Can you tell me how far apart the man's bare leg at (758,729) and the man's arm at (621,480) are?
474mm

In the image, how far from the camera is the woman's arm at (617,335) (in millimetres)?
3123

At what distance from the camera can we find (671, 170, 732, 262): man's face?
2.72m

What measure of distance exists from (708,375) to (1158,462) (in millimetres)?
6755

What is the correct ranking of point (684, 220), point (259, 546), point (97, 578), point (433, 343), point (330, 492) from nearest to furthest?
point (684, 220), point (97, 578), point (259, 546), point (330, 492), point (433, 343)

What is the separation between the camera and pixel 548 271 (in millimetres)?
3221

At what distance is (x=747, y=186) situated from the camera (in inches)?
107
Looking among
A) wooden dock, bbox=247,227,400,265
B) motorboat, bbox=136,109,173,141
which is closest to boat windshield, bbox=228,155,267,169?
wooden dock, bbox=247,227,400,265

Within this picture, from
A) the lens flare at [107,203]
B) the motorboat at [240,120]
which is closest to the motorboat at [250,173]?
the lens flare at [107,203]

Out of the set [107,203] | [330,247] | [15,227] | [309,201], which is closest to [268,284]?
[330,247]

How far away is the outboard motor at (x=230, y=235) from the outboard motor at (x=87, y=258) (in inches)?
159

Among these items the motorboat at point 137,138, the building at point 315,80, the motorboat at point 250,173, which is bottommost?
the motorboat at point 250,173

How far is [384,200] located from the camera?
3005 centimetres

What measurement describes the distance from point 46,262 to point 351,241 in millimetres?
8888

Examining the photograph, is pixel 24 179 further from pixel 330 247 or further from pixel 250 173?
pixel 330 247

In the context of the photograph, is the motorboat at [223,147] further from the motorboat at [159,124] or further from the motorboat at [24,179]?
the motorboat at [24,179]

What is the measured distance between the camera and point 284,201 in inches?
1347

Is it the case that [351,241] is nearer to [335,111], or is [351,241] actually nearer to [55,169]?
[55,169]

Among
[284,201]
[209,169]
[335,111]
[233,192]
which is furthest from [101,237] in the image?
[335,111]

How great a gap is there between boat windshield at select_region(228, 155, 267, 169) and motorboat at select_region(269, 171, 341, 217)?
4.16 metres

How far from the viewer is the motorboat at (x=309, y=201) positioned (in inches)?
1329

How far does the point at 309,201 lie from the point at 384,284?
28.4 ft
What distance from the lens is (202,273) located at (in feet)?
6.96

▶ Aim of the exercise: Rewrite every item above, including its answer, with "outboard motor" changed to "engine" and nothing else altered.

▶ Exercise output:
Can you tell me how far apart the man's bare leg at (758,729) and the man's arm at (621,480) are?
474mm

In the image, how far from the camera is the woman's arm at (617,335) (in millimetres)?
3123

At what distance from the camera can we find (671, 170, 732, 262): man's face?
2.72m

What measure of distance exists from (708,375) to (1158,462) (in millimetres)?
6755

What is the correct ranking of point (684, 220), point (259, 546), point (97, 578), point (433, 343), point (330, 492) from nearest to furthest?
point (684, 220), point (97, 578), point (259, 546), point (330, 492), point (433, 343)

What is the separation between the camera and pixel 548 271 (in millimetres)?
3221

At what distance is (x=747, y=186) situated from the camera (in inches)?
107
Looking among
A) wooden dock, bbox=247,227,400,265
B) motorboat, bbox=136,109,173,141
which is closest to boat windshield, bbox=228,155,267,169?
wooden dock, bbox=247,227,400,265

Within this picture, from
A) the lens flare at [107,203]
B) the motorboat at [240,120]
which is closest to the motorboat at [250,173]?
the lens flare at [107,203]

Out of the set [107,203] | [330,247] | [15,227] | [309,201], which is closest to [268,284]?
[330,247]

How far away is the engine at (x=230, y=235) from the engine at (x=87, y=258) (in inches)?
159

Among these items the motorboat at point 137,138, the building at point 315,80, the motorboat at point 250,173, which is bottommost?
the motorboat at point 250,173

How far is [384,200] located from the camera?
3005 centimetres

What measurement describes the distance from point 46,262 to point 351,241 in millimetres?
8888

Examining the photograph, is pixel 24 179 further from pixel 330 247 or further from pixel 250 173?
pixel 330 247

In the context of the photograph, is the motorboat at [223,147] further from the motorboat at [159,124] or further from the motorboat at [24,179]?
the motorboat at [24,179]

What is the measured distance between the camera and point 284,201 in inches?
1347

Is it the case that [351,241] is nearer to [335,111], or is [351,241] actually nearer to [55,169]?
[55,169]

Among
[284,201]
[209,169]
[335,111]
[233,192]
which is furthest from [101,237] in the image?
[335,111]

How great a gap is there between boat windshield at select_region(228, 155, 267, 169) and motorboat at select_region(269, 171, 341, 217)?
4.16 metres

How far from the viewer is the motorboat at (x=309, y=201) positioned (in inches)?
1329

How far does the point at 309,201 lie from the point at 384,284?
28.4 ft
What distance from the lens is (202,273) located at (in feet)?
6.96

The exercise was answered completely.